Il faut soit beaucoup de culot, soit énormément de mépris, soit les deux, pour un Président qui se revendique de la deuxième gauche de Michel Rocard, pour oser reprendre à son compte la fable thatchérienne de «l’assistanat».

A la vue de la vidéo postée ce mercredi matin par les services de l’Elysée, où l’on voit un Président réfléchir à haute voix à son futur discours sur notre politique sociale, difficile ne pas être saisi par un sentiment de sidération. Emmanuel Macron est trop intelligent pour ne pas connaître ces sujets. Il sait comment ils résonnent dans l’opinion publique. Et il sait aussi très bien qu’avec un peu de malhonnêteté intellectuelle, on peut faire dire tout, et surtout n’importe quoi, à quelques réalités statistiques. Que nous dit Emmanuel Macron ? Que l’on met «trop de pognon» dans le social. La preuve serait imparable : tout cet argent ne sert pas à grand-chose, puisque «les gens pauvres restent pauvres». Ça sonne comme un sophisme imparable auquel tous les sondés donneraient bien volontiers leur assentiment, à plus de 80%. Car au fond, se dit l’homme de la rue, «à quoi bon payer des impôts si c’est pour financer des politiques inefficaces ?»
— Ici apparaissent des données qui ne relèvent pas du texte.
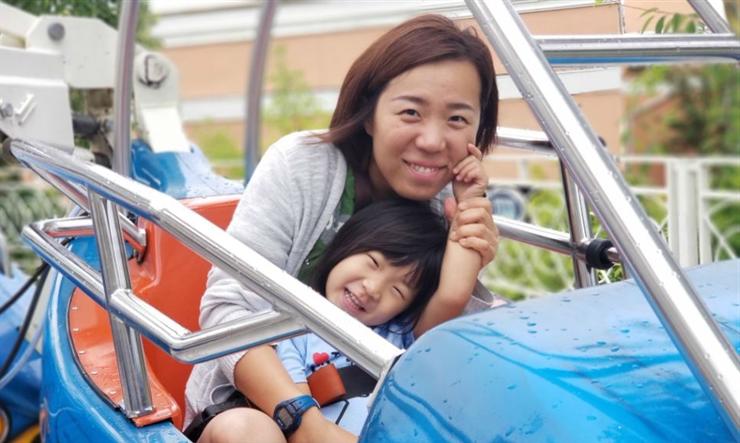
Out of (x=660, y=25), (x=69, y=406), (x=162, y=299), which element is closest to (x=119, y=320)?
(x=69, y=406)

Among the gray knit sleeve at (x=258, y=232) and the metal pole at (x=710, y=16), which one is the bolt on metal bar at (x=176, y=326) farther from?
the metal pole at (x=710, y=16)

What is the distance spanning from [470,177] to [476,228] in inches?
3.2

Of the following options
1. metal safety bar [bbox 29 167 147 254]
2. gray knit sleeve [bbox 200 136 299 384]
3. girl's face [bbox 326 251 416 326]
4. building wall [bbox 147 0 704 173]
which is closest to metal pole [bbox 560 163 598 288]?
girl's face [bbox 326 251 416 326]

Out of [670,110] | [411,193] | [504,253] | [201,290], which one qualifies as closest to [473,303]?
[411,193]

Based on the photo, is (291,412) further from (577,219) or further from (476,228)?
(577,219)

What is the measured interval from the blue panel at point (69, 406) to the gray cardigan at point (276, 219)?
150 mm

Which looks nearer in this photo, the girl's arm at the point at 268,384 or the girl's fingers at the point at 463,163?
the girl's arm at the point at 268,384

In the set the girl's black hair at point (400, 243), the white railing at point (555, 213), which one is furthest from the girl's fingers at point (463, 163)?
the white railing at point (555, 213)

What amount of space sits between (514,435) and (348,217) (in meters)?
0.75

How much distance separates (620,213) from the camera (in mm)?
1047

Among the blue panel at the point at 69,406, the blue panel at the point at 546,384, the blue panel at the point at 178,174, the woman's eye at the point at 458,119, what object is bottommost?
the blue panel at the point at 69,406

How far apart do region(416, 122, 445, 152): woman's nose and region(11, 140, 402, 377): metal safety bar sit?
41 cm

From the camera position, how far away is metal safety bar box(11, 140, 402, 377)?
1.16m

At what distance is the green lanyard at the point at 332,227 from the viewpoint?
171 centimetres
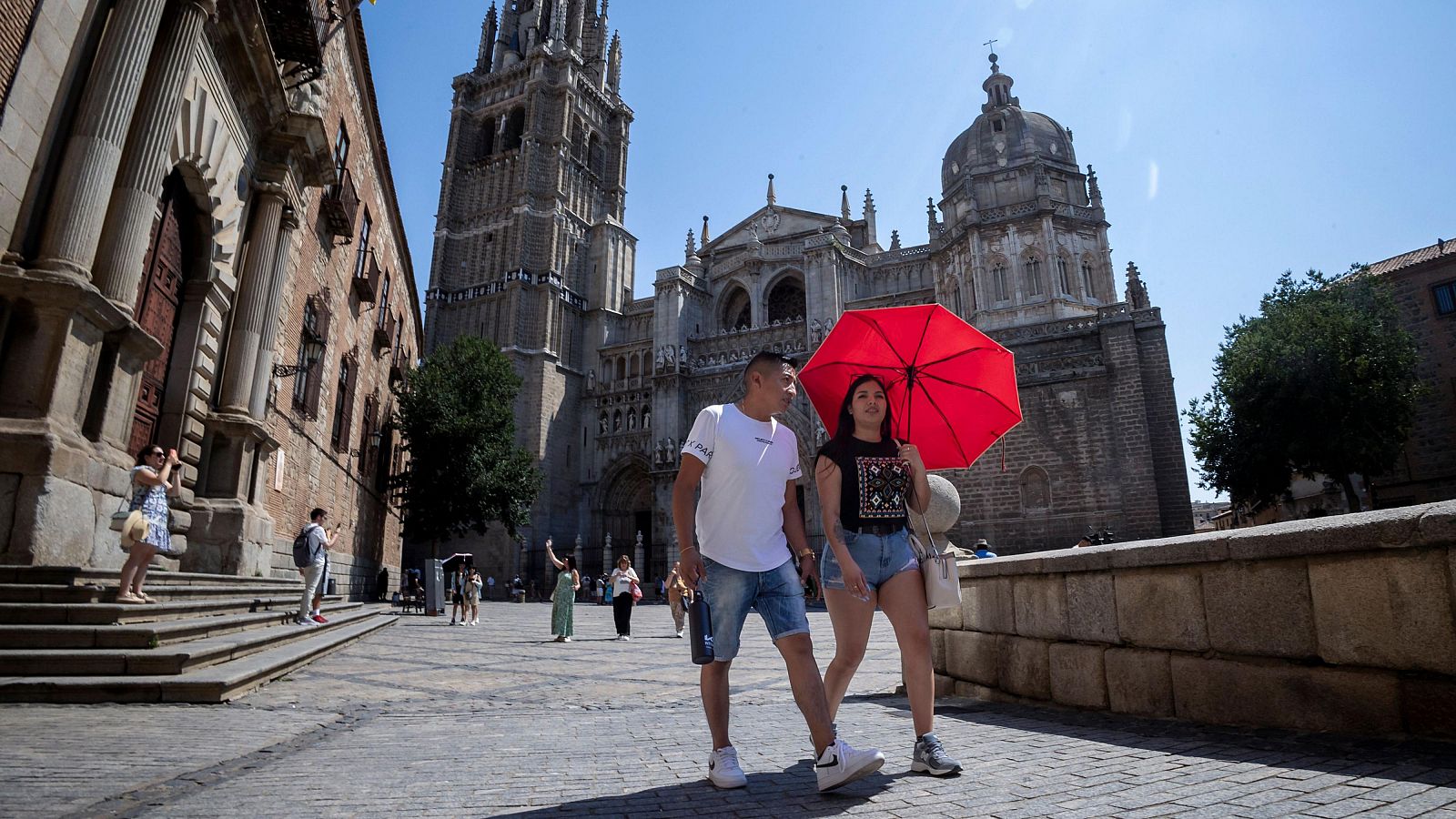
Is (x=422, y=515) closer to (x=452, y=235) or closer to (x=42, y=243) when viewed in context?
(x=42, y=243)

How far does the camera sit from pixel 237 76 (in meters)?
8.55

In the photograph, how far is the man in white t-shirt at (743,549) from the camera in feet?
8.14

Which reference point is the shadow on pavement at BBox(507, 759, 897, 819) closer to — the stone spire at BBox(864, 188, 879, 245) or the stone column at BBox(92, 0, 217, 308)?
the stone column at BBox(92, 0, 217, 308)

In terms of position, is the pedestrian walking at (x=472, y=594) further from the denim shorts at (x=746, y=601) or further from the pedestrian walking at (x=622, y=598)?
the denim shorts at (x=746, y=601)

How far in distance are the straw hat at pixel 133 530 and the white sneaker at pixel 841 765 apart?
17.2ft

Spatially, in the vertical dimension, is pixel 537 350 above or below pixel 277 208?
above

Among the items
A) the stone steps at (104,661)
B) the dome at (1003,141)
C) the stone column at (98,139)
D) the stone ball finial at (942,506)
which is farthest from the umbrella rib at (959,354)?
the dome at (1003,141)

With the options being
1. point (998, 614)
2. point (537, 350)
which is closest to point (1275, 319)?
point (998, 614)

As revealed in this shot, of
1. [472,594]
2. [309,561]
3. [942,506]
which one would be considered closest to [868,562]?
[942,506]

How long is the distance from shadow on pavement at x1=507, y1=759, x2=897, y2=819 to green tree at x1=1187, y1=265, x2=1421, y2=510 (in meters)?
22.2

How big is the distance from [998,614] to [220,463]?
9.03 metres

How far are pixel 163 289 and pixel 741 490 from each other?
8.23 meters

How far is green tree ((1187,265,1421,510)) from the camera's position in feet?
61.4

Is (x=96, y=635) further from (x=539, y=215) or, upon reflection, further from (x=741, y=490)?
(x=539, y=215)
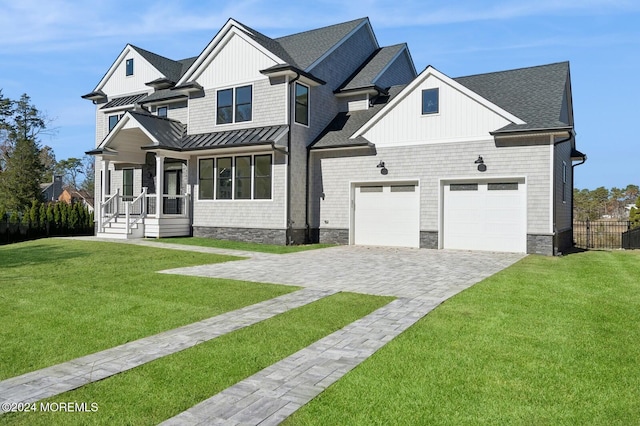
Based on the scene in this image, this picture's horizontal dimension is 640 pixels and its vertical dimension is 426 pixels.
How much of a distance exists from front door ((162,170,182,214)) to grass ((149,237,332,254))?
7.82 ft

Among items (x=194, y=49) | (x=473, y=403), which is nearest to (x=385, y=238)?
(x=473, y=403)

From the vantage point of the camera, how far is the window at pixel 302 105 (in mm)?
17594

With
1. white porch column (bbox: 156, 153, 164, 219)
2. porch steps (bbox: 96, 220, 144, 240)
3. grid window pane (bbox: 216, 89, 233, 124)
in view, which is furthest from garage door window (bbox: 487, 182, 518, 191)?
porch steps (bbox: 96, 220, 144, 240)

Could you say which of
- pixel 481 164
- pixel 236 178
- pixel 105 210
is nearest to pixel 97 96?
pixel 105 210

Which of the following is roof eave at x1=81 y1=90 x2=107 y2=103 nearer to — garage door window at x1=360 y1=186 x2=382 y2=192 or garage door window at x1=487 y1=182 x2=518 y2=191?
garage door window at x1=360 y1=186 x2=382 y2=192

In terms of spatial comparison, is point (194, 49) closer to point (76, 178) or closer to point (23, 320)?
point (23, 320)

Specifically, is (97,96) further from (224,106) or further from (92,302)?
(92,302)

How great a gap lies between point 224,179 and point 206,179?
1030mm

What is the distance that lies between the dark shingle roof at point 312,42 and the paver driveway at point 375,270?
8912 mm

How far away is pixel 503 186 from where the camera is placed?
14609 mm

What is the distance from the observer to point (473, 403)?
3367mm

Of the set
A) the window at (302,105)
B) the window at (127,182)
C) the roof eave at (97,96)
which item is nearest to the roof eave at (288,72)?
the window at (302,105)

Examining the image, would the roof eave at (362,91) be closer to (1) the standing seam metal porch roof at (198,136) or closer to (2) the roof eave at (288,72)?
(2) the roof eave at (288,72)

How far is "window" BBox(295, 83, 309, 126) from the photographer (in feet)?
57.7
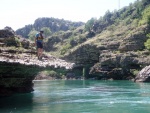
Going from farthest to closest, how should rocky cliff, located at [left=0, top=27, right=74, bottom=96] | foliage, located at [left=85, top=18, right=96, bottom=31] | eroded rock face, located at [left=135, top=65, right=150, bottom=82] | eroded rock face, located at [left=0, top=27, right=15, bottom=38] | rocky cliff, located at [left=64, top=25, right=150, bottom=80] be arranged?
foliage, located at [left=85, top=18, right=96, bottom=31] → rocky cliff, located at [left=64, top=25, right=150, bottom=80] → eroded rock face, located at [left=135, top=65, right=150, bottom=82] → eroded rock face, located at [left=0, top=27, right=15, bottom=38] → rocky cliff, located at [left=0, top=27, right=74, bottom=96]

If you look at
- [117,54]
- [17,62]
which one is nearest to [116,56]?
[117,54]

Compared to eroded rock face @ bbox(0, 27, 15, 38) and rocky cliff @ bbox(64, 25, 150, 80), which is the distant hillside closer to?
rocky cliff @ bbox(64, 25, 150, 80)

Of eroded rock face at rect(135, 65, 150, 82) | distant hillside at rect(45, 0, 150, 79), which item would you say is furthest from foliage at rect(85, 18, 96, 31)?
eroded rock face at rect(135, 65, 150, 82)

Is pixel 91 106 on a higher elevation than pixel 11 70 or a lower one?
lower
Mais personne, aucun homme politique, aucun responsable d’association, aucun acteur de terrain n’a osé soutenir que les minima sociaux étaient de nature à permettre aux pauvres de quitter leur condition. On ne sort pas de la misère avec 550,93 euros par mois (le montant du RSA pour une personne seule). On survit. On évite de sombrer. Tous les acteurs sociaux répètent la même chose : ces minima sociaux sont indispensables mais certainement pas suffisants. L’accompagnement, la formation, l’emploi (évidemment), le logement, l’éducation, sont autant de leviers au moins aussi importants. Mais l’un ne va pas sans l’autre. Et opposer prestations sociales et politiques structurelles n’a aucun sens. En assignant à notre politique sociale un objectif inatteignable, Macron n’a en fait qu’un seul objectif : la décrédibiliser.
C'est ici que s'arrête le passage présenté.